Nous allons être fixés très vite sur nos vraies possibilités puisque le premier tour nous envoie au MJA. Pour moi qui travaille à Burg-Reuland, chaque déplacement à Bruxelles ou à La Louvière signifiera 400 kilomètres aller et retour et une étape chez Georges sera souvent la bienvenue. Déplacement redoutable donc au MJA et qui sera le premier tournant de la saison, celui qui nous fait prendre conscience que le Sablier peut viser non pas encore le titre, mais en tout cas un podium. Bernadette, Guillaume et moi emportons la partie ex æquo, ce qui est inédit à l’époque, Jean-Marie et Georges suivent à quelques points et le Sablier l’emporte 57,5-78,5. En partant, nous aurions presque signé pour le résultat inverse. Un quintuplé chez un des candidats au titre, c’est un exploit que nous allons réaliser deux fois et ces deux victoires plantureuses seront déterminantes dans le décompte final.
Les deux rencontres suivantes auront lieu à Liège et nous permettront de voir si ce premier résultat relève de l’exploit sans lendemain ou est le début d’une grande saison. Waterloo et le Lexigame sont d’excellents adversaires contre lesquels le Sablier a subi de lourdes défaites la saison précédente. Nous remportons la rencontre face à Waterloo par le plus petit écart et grâce à l’infériorité numérique de notre adversaire. C’est donc 68-67 dans une partie remportée par Marion Gueben devant moi. Etienne est 4°, Guillaume 7°, le « deuxième étage » de la fusée Sablier nous a sauvés d’une première défaite. Au classement général emmené par la Louve et l’Ouest, nous glissons de la 3° à la 4° place. Voilà donc un début de saison auquel ressemblera furieusement celui de 2013-2014 avec, très tôt dans la saison, une victoire très nette chez un concurrent direct suivie d’une victoire difficile contre Waterloo.

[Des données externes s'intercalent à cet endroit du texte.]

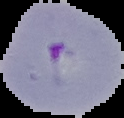

Cell region segmented out of the field of view; the surrounding area is masked to black. From a thin blood film. Image is 124×118 pixels. Malaria status: parasitized.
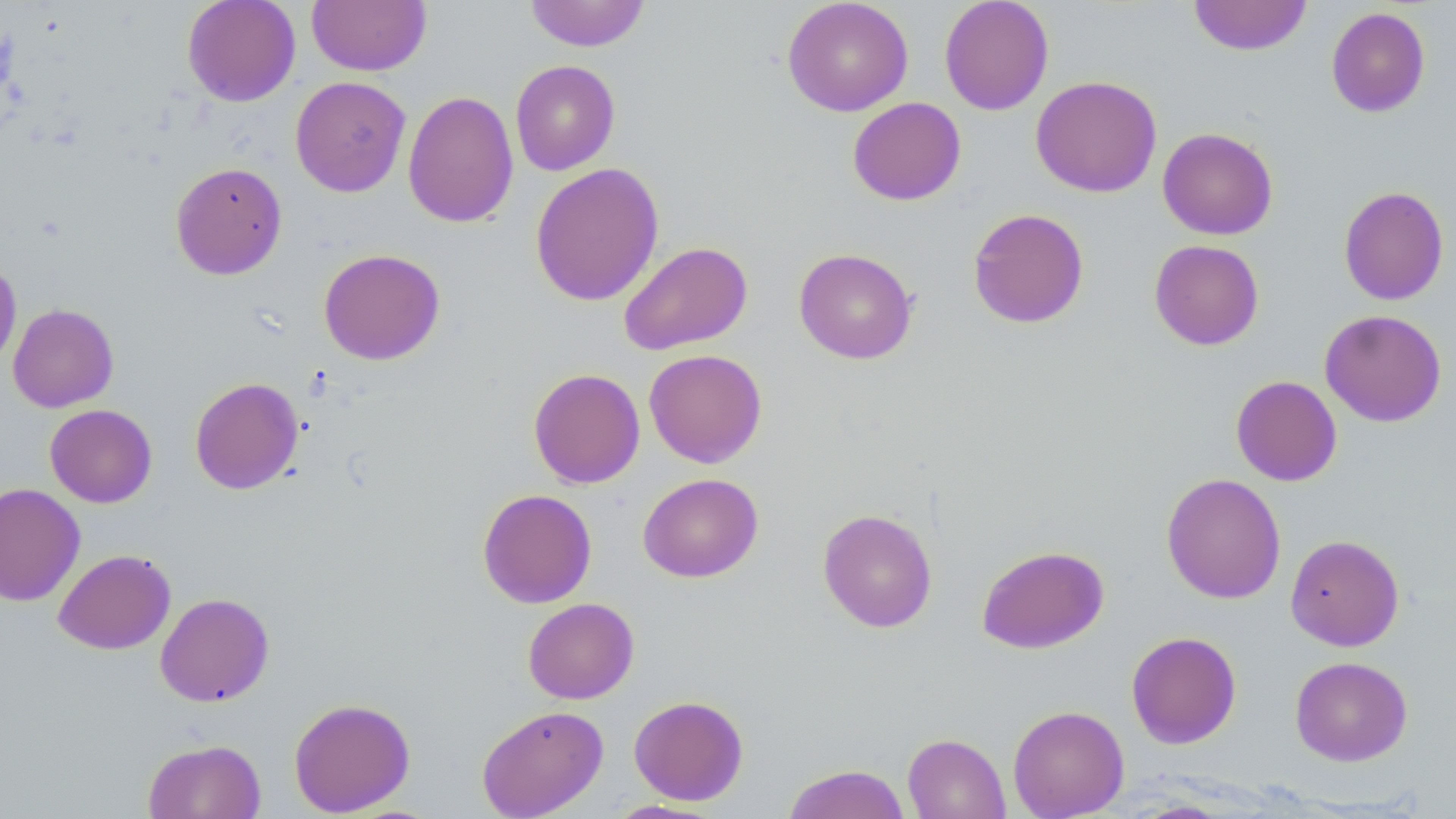

Approximate bounding boxes as (x1,y1)-(x2,y2) corner pairs in pixels. Uninfected red blood cell locations: (182,0)-(301,106), (306,0)-(431,76), (524,0)-(651,52), (782,0)-(913,116), (939,0)-(1054,115), (1188,0)-(1311,56), (1326,6)-(1431,117), (510,60)-(620,175), (1031,75)-(1162,198), (290,76)-(411,197), (403,90)-(519,229), (847,97)-(966,205), (1157,127)-(1278,240), (170,162)-(287,280), (530,162)-(664,306), (1338,185)-(1450,306), (967,208)-(1089,329), (1149,239)-(1265,350), (618,241)-(753,356), (794,247)-(918,364), (318,248)-(445,365), (0,259)-(21,373), (8,303)-(119,412), (1319,309)-(1447,427), (644,349)-(767,468), (528,368)-(645,489), (1230,375)-(1342,486), (189,376)-(304,495), (45,404)-(157,507), (637,473)-(763,582), (1161,473)-(1286,604), (0,483)-(85,606), (477,488)-(597,608), (818,508)-(938,633), (1286,534)-(1404,651), (976,545)-(1109,653), (53,549)-(175,654), (155,592)-(274,707), (523,598)-(639,704), (1126,631)-(1242,749), (1290,656)-(1413,766), (629,695)-(748,805), (288,698)-(416,816), (477,705)-(609,819), (1007,705)-(1129,818), (902,733)-(1011,819), (143,738)-(266,819), (782,763)-(910,819), (603,799)-(726,818). Slide-level diagnosis: no evidence of blood parasites. Optical microscopy. Thin blood smear. 1000x magnification. One field of a larger specimen. Image is 1456×819 pixels. May-Grünwald-Giemsa-stained preparation.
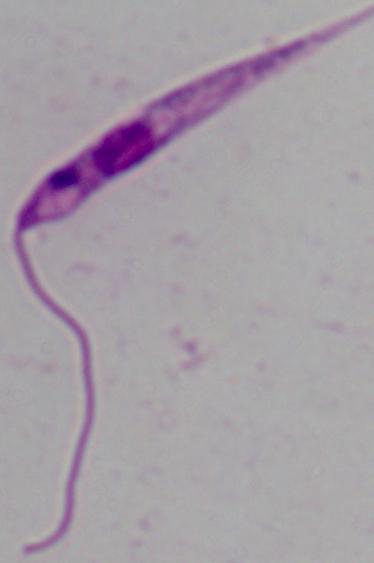

Summary:
  - Magnification: 1000x
  - Identification: Leishmania
  - Modality: micrograph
Locate every leukocyte (white blood cell).
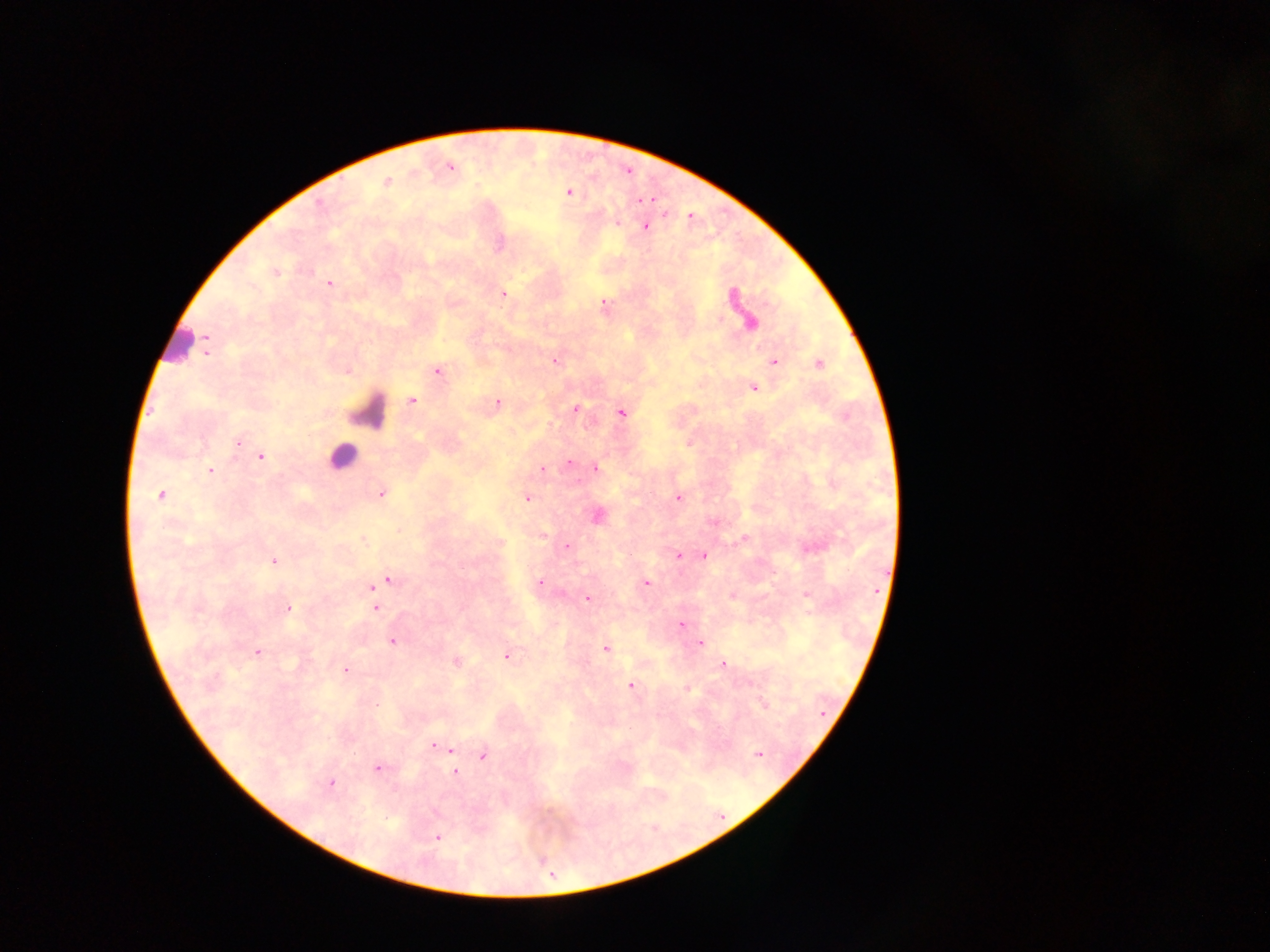

Approximate centers as (x, y) in pixels.
Leukocytes: (176, 350), (370, 405), (342, 459).

Malaria parasite locations: (387, 182), (568, 193), (637, 201), (644, 227), (276, 273), (328, 283), (504, 292), (206, 353), (552, 359), (772, 361), (818, 362), (437, 371), (753, 389), (413, 400), (496, 403), (576, 407), (622, 414), (687, 443), (239, 444), (259, 457), (569, 464), (594, 468), (542, 470), (211, 471), (381, 494), (161, 496), (678, 497), (527, 498), (595, 516), (542, 534), (743, 535), (361, 539), (566, 546), (678, 555), (702, 557), (275, 561), (541, 581), (645, 582), (377, 583), (805, 595), (733, 597), (588, 598), (374, 602), (289, 608), (679, 624), (392, 642), (702, 644), (606, 647), (258, 653), (505, 656), (456, 662), (723, 662), (346, 671), (630, 685), (686, 688), (434, 743), (450, 749), (483, 756), (377, 768), (456, 773), (330, 784), (437, 837). Photographed through a microscope with a mobile-phone camera. Image is 1270×952 pixels. Thick blood smear. One field of view. Collected in Ghana.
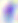 Captured at 400x magnification. Micrograph. Toxoplasma gondii is shown.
Give the preparation type.
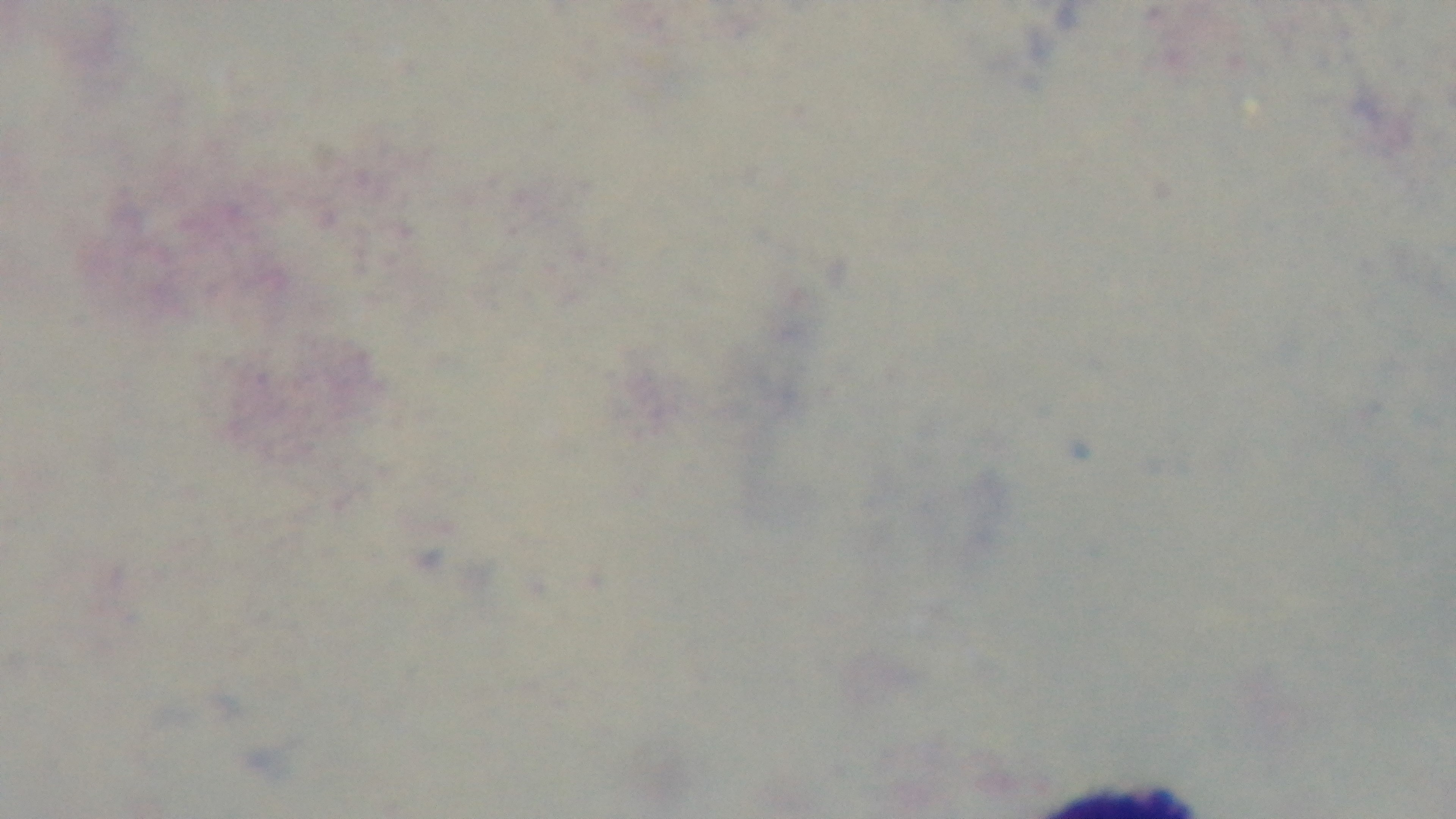

Thick.

Summary:
  - Modality: light microscopy
  - Objective: 100x oil immersion
  - Stain: Giemsa
  - Field of view: single
  - Malaria status: negative
  - Capture: mounted 4K digital camera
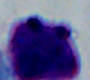
Captured at 1000x magnification. Photomicrograph. A white blood cell is seen.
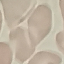

Summary:
  - Result: no malaria parasites detected
  - Stain: Giemsa
  - Image type: automatically extracted cell patch, resized to 64 × 64 pixels
  - Preparation: thin blood film
  - Capture: smartphone camera at the microscope eyepiece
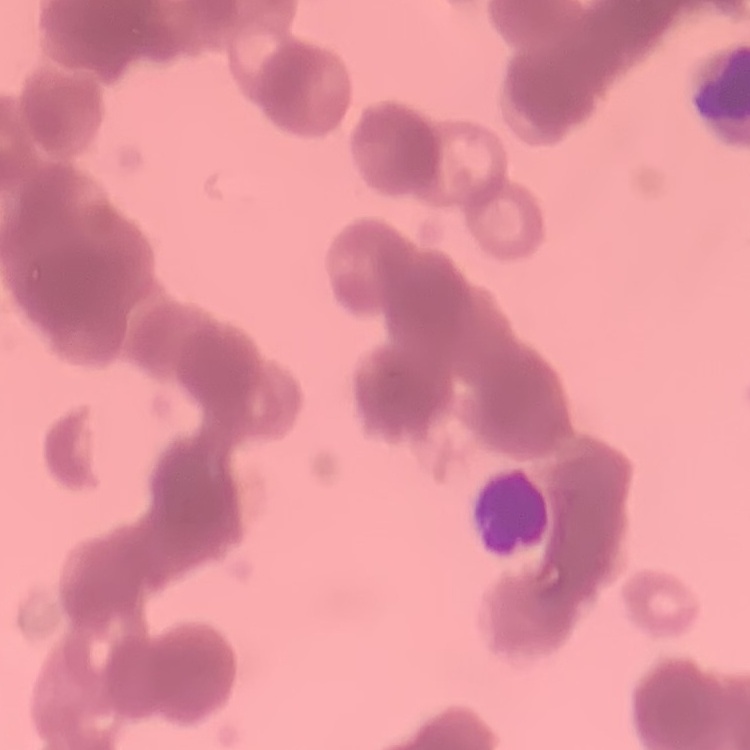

Place au Lexigame de mon ami André Van Buggenhout, un grand Monsieur que je suis fier d’avoir connu, un excellent Scrabbleur d’une culture et d’une simplicité exceptionnelles. Son absence ce soir-là nous sera profitable et nous l’emporterons 71-65. Je gagne la partie devant Georges, Bernadette est 6°, Jean-Marie et Guillaume ex æquo 8°. Voilà donc un début de saison plus qu’encourageant, trois victoires contre trois des meilleures équipes, mais qui ne laisse cependant pas encore augurer une suite aussi exceptionnelle. Au classement général, nous demeurons à la 4° place, mais les écarts se sont creusés. La Louve est toujours en tête ; l’Ouest est à 16 points, le MJA à 23 points et le Sablier à 32,5 points.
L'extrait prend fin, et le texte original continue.